SAS complies with the General Data Protection Regulations and the Data Protection Act 2018.
The only personal data that we will collect is the personal data that you provide to us when you register your request for information. We will also keep records of how you use our website and the request you make of us. SAS is the Data Controller of such information.
From time to time, we may also collect information that pertains to you indirectly through other sources, such as list vendors. When we do so, we ask the vendors to confirm that the information was legally acquired by the third party and that we have the right to obtain it from them and use it.
Where a contract exists with you for the delivery of services, we will need to collect personal data for the purposes of fulfilling that contract.
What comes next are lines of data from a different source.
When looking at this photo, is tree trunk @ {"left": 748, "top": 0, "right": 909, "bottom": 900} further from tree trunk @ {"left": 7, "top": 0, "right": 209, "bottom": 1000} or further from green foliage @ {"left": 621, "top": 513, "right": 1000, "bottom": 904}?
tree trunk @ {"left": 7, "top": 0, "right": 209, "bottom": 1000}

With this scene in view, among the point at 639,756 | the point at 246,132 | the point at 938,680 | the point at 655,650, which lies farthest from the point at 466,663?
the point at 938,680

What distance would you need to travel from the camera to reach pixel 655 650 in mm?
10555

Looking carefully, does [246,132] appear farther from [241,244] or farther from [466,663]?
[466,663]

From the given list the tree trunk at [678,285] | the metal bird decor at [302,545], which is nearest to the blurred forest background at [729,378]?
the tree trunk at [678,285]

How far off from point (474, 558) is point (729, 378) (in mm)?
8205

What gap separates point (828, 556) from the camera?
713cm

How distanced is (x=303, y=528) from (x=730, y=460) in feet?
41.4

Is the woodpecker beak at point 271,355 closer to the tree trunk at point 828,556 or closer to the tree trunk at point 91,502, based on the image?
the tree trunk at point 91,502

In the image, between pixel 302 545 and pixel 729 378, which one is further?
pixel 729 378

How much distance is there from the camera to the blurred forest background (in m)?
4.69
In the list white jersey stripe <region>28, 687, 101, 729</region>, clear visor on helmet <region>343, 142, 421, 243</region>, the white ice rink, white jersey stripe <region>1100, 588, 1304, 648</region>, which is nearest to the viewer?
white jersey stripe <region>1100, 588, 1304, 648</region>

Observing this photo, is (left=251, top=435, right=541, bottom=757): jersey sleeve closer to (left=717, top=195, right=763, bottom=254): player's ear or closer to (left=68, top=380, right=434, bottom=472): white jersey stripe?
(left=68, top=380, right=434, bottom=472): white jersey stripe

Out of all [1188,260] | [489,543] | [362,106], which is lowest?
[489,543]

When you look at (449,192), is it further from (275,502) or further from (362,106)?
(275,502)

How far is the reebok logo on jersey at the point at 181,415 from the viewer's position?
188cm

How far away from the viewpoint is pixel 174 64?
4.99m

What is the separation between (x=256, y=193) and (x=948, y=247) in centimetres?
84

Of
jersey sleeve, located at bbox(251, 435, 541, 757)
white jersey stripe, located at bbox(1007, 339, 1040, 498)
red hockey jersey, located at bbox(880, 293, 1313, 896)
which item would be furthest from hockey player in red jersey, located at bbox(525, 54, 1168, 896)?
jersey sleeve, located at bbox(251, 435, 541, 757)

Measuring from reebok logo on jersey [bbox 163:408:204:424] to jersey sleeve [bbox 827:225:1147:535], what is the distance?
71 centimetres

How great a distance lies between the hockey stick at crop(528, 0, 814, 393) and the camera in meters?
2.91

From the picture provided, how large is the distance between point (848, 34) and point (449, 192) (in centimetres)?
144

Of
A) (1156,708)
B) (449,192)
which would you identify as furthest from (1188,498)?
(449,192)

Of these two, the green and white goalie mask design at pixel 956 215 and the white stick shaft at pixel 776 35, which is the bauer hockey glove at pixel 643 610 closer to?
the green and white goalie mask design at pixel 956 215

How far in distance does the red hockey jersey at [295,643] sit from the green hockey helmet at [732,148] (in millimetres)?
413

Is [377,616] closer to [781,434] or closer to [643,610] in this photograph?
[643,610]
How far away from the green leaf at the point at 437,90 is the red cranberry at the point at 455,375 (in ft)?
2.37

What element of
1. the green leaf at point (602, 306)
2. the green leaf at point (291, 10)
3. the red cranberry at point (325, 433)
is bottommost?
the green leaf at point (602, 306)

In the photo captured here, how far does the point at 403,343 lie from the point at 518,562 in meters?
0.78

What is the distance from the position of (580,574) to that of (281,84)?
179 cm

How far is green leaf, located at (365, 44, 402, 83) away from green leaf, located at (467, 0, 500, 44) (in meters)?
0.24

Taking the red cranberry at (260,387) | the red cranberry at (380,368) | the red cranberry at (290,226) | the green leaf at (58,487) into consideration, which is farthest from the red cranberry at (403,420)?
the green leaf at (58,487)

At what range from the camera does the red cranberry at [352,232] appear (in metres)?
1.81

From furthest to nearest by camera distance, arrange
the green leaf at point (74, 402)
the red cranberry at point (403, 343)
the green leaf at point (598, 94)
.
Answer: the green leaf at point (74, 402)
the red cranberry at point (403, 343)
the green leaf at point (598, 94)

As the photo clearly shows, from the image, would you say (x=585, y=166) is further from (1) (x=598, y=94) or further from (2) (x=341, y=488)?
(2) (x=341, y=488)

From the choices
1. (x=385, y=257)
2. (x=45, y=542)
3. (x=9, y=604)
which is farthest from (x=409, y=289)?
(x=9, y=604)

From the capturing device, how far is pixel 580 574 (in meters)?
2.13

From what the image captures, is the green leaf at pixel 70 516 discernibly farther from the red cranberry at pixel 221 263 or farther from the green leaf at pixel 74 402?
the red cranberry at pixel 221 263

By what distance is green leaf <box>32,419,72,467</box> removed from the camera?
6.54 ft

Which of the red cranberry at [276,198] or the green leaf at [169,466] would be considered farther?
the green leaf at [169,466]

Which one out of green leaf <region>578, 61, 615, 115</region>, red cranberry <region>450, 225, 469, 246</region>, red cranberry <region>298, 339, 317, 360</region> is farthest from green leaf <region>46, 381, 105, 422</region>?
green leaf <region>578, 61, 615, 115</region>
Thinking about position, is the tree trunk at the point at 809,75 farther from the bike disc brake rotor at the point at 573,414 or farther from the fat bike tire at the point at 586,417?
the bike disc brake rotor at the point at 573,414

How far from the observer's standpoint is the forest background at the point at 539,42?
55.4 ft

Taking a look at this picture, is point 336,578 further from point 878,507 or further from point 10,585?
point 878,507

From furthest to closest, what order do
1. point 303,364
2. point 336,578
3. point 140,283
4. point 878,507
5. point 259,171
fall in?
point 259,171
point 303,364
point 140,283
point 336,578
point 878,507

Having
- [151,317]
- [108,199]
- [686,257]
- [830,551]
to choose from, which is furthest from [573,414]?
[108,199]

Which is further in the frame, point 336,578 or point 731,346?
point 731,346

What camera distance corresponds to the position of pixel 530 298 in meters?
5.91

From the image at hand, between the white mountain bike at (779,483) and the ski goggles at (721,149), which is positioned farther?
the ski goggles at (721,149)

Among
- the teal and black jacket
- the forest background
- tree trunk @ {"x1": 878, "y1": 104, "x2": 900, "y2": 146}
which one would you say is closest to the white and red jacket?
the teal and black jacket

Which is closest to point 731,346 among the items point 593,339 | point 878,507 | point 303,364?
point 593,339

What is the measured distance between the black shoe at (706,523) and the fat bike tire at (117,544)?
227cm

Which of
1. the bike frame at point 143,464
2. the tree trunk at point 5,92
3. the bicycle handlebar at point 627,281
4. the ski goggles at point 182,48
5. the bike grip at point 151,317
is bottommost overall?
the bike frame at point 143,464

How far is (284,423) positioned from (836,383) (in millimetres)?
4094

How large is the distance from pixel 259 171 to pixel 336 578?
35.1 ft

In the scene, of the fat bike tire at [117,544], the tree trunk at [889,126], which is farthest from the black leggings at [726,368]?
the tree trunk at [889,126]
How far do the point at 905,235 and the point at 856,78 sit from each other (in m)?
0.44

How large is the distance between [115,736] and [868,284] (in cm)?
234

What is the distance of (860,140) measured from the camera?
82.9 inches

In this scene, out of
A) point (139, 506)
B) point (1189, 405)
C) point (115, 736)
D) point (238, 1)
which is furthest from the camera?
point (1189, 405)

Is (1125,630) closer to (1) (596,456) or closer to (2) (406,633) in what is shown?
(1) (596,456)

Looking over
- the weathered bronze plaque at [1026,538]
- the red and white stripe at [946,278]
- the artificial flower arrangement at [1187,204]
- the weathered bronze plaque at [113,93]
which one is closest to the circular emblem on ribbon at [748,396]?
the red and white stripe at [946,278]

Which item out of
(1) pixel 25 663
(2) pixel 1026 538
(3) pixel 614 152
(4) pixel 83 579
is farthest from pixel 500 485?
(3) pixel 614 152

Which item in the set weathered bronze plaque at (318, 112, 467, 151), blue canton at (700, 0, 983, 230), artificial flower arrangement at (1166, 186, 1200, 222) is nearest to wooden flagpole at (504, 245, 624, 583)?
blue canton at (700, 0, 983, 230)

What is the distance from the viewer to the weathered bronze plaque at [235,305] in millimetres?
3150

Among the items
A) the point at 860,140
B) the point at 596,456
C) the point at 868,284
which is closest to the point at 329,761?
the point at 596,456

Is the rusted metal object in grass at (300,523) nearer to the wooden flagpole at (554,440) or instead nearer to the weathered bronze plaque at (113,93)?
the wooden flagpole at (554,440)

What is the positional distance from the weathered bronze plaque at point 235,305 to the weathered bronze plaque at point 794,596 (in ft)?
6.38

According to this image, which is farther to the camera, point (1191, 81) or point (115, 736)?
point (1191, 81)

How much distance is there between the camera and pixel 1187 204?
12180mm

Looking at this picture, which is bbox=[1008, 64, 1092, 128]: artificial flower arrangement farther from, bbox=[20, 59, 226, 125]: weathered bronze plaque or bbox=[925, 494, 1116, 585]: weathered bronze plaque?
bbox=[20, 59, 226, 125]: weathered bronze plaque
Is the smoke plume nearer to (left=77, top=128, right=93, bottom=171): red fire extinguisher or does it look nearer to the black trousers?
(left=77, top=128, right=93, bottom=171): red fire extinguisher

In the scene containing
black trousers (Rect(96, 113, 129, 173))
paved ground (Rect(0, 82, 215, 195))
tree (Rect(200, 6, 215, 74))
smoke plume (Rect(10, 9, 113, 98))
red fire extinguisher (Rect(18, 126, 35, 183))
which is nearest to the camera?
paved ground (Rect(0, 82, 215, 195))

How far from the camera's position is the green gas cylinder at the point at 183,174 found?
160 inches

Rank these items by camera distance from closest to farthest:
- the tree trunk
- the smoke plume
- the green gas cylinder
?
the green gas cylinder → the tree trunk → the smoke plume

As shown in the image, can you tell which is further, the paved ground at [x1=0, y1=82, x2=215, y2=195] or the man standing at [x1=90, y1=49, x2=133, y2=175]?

Where we need to pass on such information to our own suppliers to enable them to assist us, we will ensure that your information is protected to the same level as described in this policy.
Any personal data that you provide to us will only be used for the purposes for which you have provided it to us.
We rely on the following legal basis for using your data.
We may sometimes be entrusted with your personal data by a company that is delivering services to you and has been arrangement with ourselves to contribute to the delivery of those services. We are contractually bound in such circumstances to only process data in accordance with their instructions and not to use it for any other reason, and to keep that data secure. In such cases, that company will be the Data Controller with respect to such personal data, and you should take any privacy questions and concerns directly to them.
You may at any time ask us to remove your personal details from our mailing lists or otherwise revise the communications preferences you have told us about by sending an email to firstname.lastname@example.org.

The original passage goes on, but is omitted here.